Same as full backup frequency

Backing Up the FIM CM Service

Before you proceed, you must have access to the six FIM CM agents. These agents are user accounts in Active Directory Domain Services (AD DS). You must know the user account names and passwords. If you allowed the FIM CM Configuration Wizard to set these accounts using the default account names and location, you can find them in the default Users container in the domain in which FIM was installed. The default user account names are:

  • FIM CM agent – clmAgent

  • FIM CM key recovery agent – clmKRAgent

  • FIM CM authorization agent – clmAuthAgent

  • FIM CM certification authority (CA) manager agent – clmCAMngr

  • FIM CM Web pool agent – clmWebPool

  • FIM CM enrollment agent – clmEnrollAgent

You need to provide the passwords for these accounts during the restoration process. If you used the default settings in the Certificate Management Configuration Wizard, you should reset the account passwords to a known value before you start the backup process. For specific steps, see Reset a User Password (

In addition, three FIM CM agent accounts that require certificates—FIM CM agent, key recovery agent, and enrollment agent—must have exportable keys in their certificates if the keys are stored locally on the FIM CM server. If you are using a Hardware Security Module (HSM) for agent keys, the keys are stored on the HSM, but the certificates must still be exported as part of the backup process. HSM keys must be backed up from the HSM by using the HSM vendor’s tools.

To ensure your ability to properly preserve and restore your FIM environment, you must back up the following items:

  1. SQL Server database, which is called FIMCertificateManagement by default.

  2. Certificates, specifically:

    1. FIM CM agent’s user certificate with its private key

    2. FIM CM key recovery agent’s recovery agent certificate with its private key

    3. FIM CM enrollment agent’s enrollment agent certificate with its private key

  3. Microsoft .NET application configuration files, which are located under the Program Files\Microsoft Forefront Identity Manager\2010\Certificate Management folder path, as:

    1. \web\Web.config

    2. \Bin\Microsoft.CLM.service.exe.config

    3. \Bin\Microsoft.Clm.Config.exe.config

    4. \Bin\ClmUtil.exe.config

Restoring the FIM CM Service

You should restore backups to a test computer in the same domain as your production computers regularly to ensure that your backup process and media are functioning properly. After you restore FIM 2010, ensure that the request objects that completed before the backup are in their correct state. Also, ensure that the FIM CM service starts and functions properly. Whether you are testing your backups or restoring after an actual failure, you can use the following procedure to restore the FIM CM Service.
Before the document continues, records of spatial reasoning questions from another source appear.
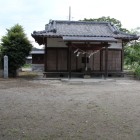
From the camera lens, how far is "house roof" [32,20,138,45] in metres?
14.4

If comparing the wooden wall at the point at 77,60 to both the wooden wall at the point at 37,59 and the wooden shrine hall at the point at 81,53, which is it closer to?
the wooden shrine hall at the point at 81,53

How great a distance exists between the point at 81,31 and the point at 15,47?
5.87 metres

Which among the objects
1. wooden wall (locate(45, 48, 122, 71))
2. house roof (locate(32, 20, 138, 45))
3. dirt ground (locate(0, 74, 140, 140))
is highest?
house roof (locate(32, 20, 138, 45))

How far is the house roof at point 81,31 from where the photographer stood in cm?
1439

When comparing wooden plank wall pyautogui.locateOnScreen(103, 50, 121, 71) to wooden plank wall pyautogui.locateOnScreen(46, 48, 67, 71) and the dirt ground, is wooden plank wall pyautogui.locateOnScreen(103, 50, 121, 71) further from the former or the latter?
the dirt ground

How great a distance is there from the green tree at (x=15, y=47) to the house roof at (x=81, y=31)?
1122mm

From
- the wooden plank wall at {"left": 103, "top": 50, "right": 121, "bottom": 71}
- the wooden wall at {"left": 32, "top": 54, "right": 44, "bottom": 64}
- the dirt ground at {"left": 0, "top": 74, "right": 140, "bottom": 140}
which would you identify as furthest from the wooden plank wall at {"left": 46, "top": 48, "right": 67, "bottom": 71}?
the wooden wall at {"left": 32, "top": 54, "right": 44, "bottom": 64}

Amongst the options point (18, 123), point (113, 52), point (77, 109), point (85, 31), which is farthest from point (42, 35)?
point (18, 123)

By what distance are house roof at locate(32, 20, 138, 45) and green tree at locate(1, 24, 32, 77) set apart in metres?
1.12

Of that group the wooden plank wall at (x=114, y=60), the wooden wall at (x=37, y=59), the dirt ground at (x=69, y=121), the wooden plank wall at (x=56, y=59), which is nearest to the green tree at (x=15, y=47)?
the wooden plank wall at (x=56, y=59)

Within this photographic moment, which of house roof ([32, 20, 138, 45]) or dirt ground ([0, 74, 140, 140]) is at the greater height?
house roof ([32, 20, 138, 45])

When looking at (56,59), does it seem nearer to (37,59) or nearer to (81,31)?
(81,31)

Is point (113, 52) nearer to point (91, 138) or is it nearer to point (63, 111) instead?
point (63, 111)

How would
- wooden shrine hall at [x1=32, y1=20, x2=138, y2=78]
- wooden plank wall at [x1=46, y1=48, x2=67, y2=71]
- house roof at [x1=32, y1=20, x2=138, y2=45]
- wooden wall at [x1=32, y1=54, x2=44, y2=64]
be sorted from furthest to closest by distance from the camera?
wooden wall at [x1=32, y1=54, x2=44, y2=64] < wooden plank wall at [x1=46, y1=48, x2=67, y2=71] < wooden shrine hall at [x1=32, y1=20, x2=138, y2=78] < house roof at [x1=32, y1=20, x2=138, y2=45]
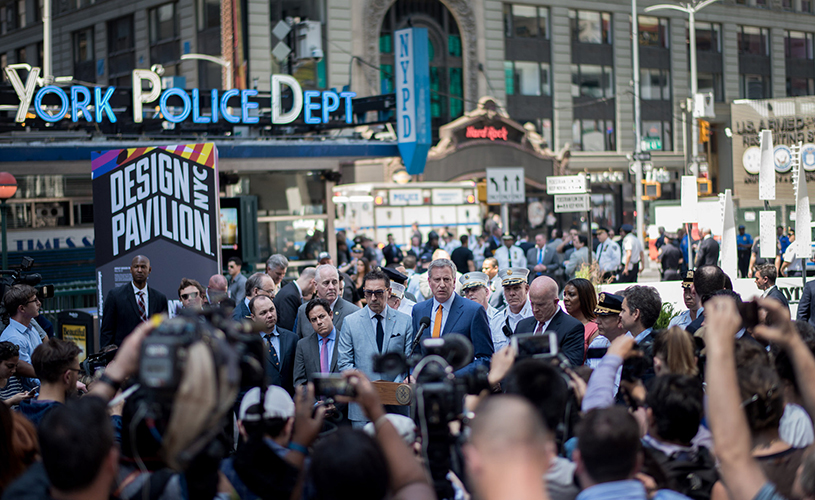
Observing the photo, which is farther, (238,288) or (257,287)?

To restore the FIM CM Service

  1. Install the FIM CM Service on the computer to host the Certificate Management Service, if necessary.

  2. To open the Certificate Management Config Wizard, click Start. Type Certificate Management Config Wizard, and then click the Certificate Management Config Wizard program link when it appears in the Start menu.

    1. On the Configuration Wizard, click Next.

    2. On the CA Configuration page, ensure that Certification Authority has the name of the computer acting as the FIM CA. If it does not, click Browse, and in the Select Certification Authority dialog box, click the appropriate computer name, and then click OK. Click Next.

    3. On the Set up the SQL Server Database page, in Name of SQL Server, type the name of the server running SQL server hosting the FIM CM Service database. If you want to use a different account to create the SQL database, enter those credentials (user account name and password). Otherwise, ensure that Use my credentials to create the database is selected. Click Next.

    4. On the Database Settings page, ensure that the name you want appears for the database name (by default, the name is FIMCertificateManagement). You can leave Specify a location for the database file blank. Or, if you want to specify an alternate location for the database, type the alternate location.

      1. Select either SQL integrated authentication (the default option) or SQL mixed mode authentication, depending upon your environment.

      2. If you select SQL mixed mode authentication, you need to supply the appropriate Mixed Mode Settings, which requires an additional user name and password to log on to the server. Click Next.

    5. Ensure that the appropriate Service Connection Point is displayed on the Set up Active Directory page. Click Next.


      You can verify the service connection point by looking in the Web.config file that you previously backed up. You can find the connection point information in the following place in the file: <add key=”Clm.ServiceConnectionPoint” value=”LDAP path”/>, where LDAP path is specific to your installation. For example, a Lightweight Directory Access Protocol (LDAP) path for a domain named would be LDAP://cn=DENVER,cn=Certificate Lifecycle Manager,cn=Microsoft,cn=System,DC=woodgrovebank,DC=com.

    6. On the Agents – FIM CM page, clear the Use the FIM CM default settings check box. Click Custom Accounts.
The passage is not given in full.